Designing for Future Success

Creating the framework for new product development
Geoffrey Card
March 13, 2016
FEATURE ARTICLE | Design & Performance

Seldom can you stand still—you either move forward or stagnate and lose market share. A sound policy to generate sales growth is to strengthen your product line with innovative products. Developing new products enables manufacturers to appeal to a wider geographic arena as well as enter into additional markets.

Interpreting Market Signals

In developing a new product line, it’s prudent to study and interpret market signals. Some of the trends may not be clear and will require some inspired interpretation.

For example, the U.K. residential market in the early 1980s was complaining of window frames that required replacement within a few years due to excessive wet rot and glazing that continually produced high levels of condensation. The inspired (and correct) product response to this was to design and develop a generic style British window system extruded from U-PVC plastic (rigid vinyl) and to equip it to accept up to 1 inch of insulated glazing.
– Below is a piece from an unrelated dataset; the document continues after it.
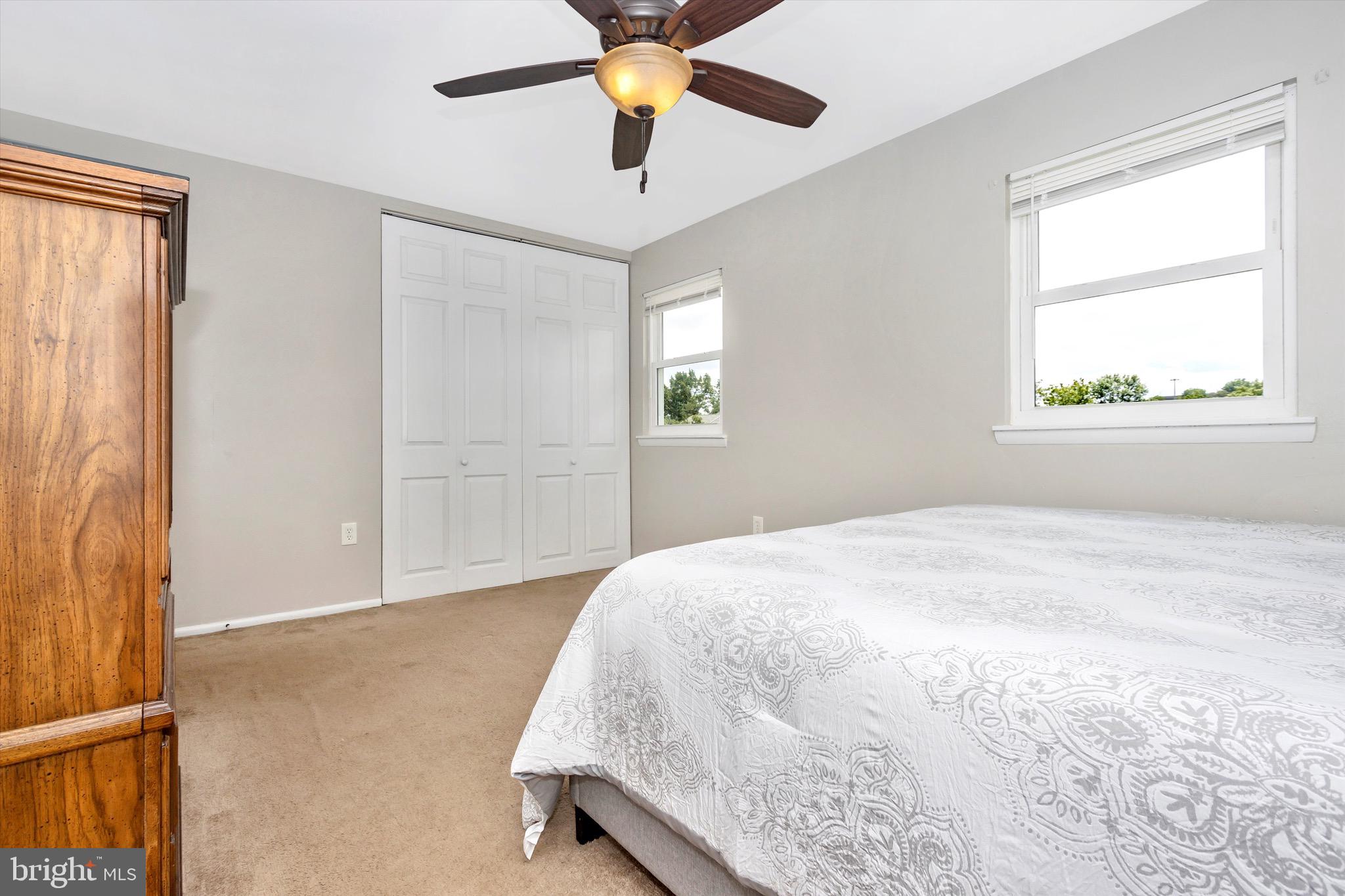 HUNTSMOOR VILLAGE NORTH - Residential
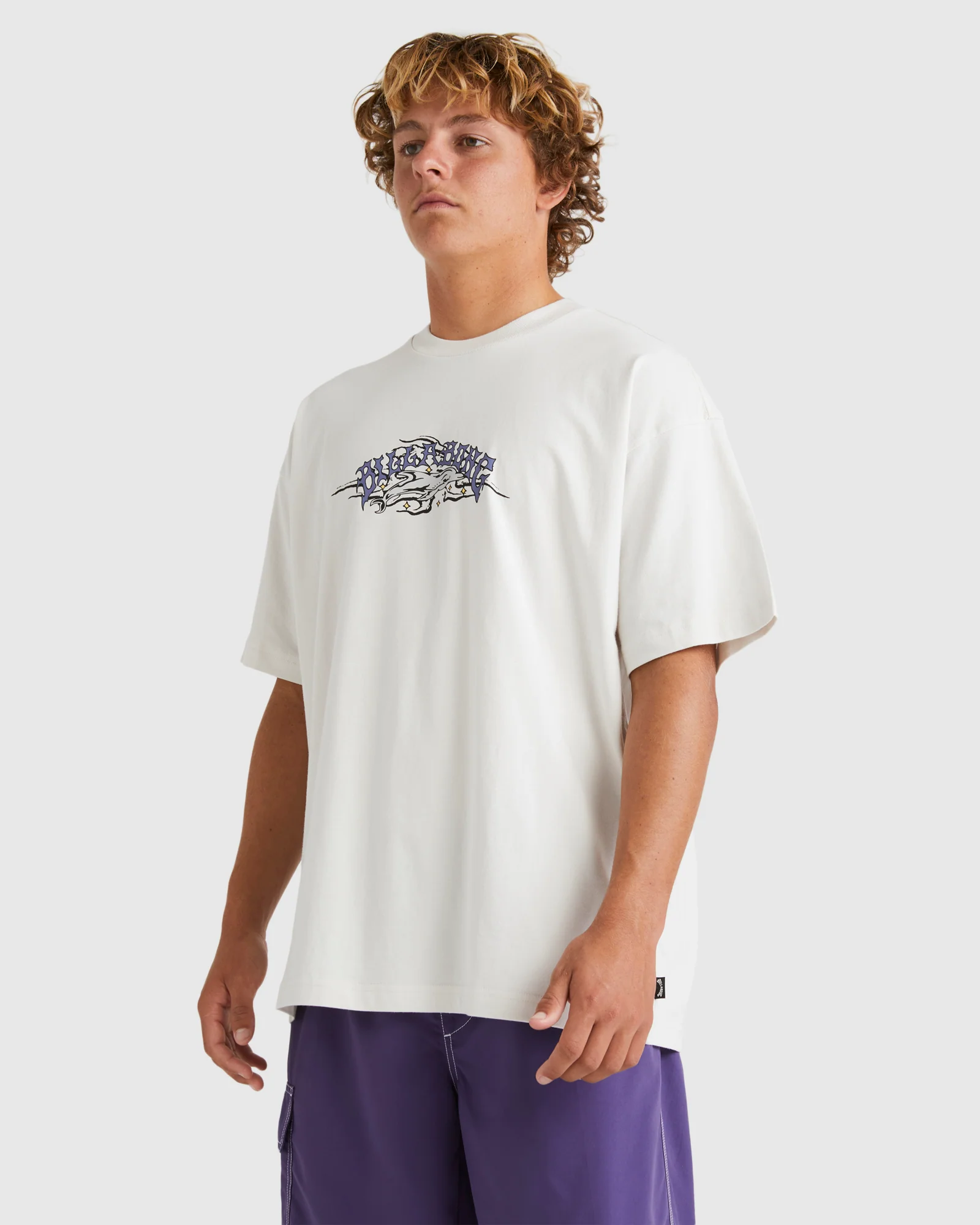Mens Tribal Dolly T-Shirt - Image 2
The conservative U.K. window industry was very resistant and suspicious. At that time, they were principally building wood and aluminum framed units but, slowly, a few of the more enlightened manufacturers were convinced to adopt the new technology. By the late 80s, vinyl dominated the market share, which it still does today.

Similarly, in the United States, vinyl framed windows and doors entered some regional markets in the late 70s and early 80s. These, too, were met with a degree of skepticism. Some market resistance was justified by a degree of poor design and aesthetics. But, by the late 80s and early 90s, European engineering influence and material standards resulted in a vastly improved product. Again, vinyl rapidly secured a controlling share of both the replacement and new construction window and door markets.

To do so, it is essential to arrive at a clear design brief that defines objectives for the new product. There are three key rules that will help in this mission:

  1. Discover the need.
    Consider what customers are looking for. Where do they want to improve in their business, specifically, in terms of sales growth, ease of manufacture or product performance?
  2. Identify key features, functions and benefits.
    These include aesthetic design features such as finishes and hardware selection, but also include performance features determined by the selection of materials. Other factors here include security and thermal performance, and structural and weather-resistance performance (compliance with regional standards).
  3. Identify the price point.
    Too many companies are on a race to the bottom with the lowest price. But the poor quality and very thin margins that come with the lowest price often require a huge volume of sales for an acceptable profit. Focus on value for the price.

Once all options are considered and there is a clear objective and design brief, it’s time to take a look at execution.


Only a limited number of companies have the resources or technical capability to design and fully develop a new product from scratch. Component suppliers usually have qualified in-house design capabilities, but there are also many specialist suppliers, such as hardware manufacturers, for example, that can assist with product design.

Many specialist suppliers have earned success by identifying customers’ product improvement needs and designing innovative components to those needs. For this reason, it may be wise and economically efficient to work closely with these suppliers for your new product or even to update an existing product.

Regardless of whether you choose to spend the resources to develop in-house or work with a supplier partner, it’s important to allow sufficient time to build the necessary production tools. The product development plan should budget time for extrusion dies and the fabrication of the first pre-production units for final development, testing and certification.

On that note, remember that most new products will require NFRC thermal testing and certification plus AAMA testing to establish structural strength and weather resistance. Hurricane impact testing will also be required if your products are to be marketed in specific geographic regions. You will need to consult the various specialist test houses that are located around the country for testing advice and for programming and testing fees.

The most valuable tip for your new products: work with a reputable systems or component supplier who will ensure that the new products are fully tested. Good luck—this is the future of your business.

Geoffrey Card has worked for 50 years in both the U.K. and U.S. window industries as a technical marketer and product designer. He now assists GPI Millworks, a division of Global Products International Group, as a consultant in design and development of advanced components for the millwork industry.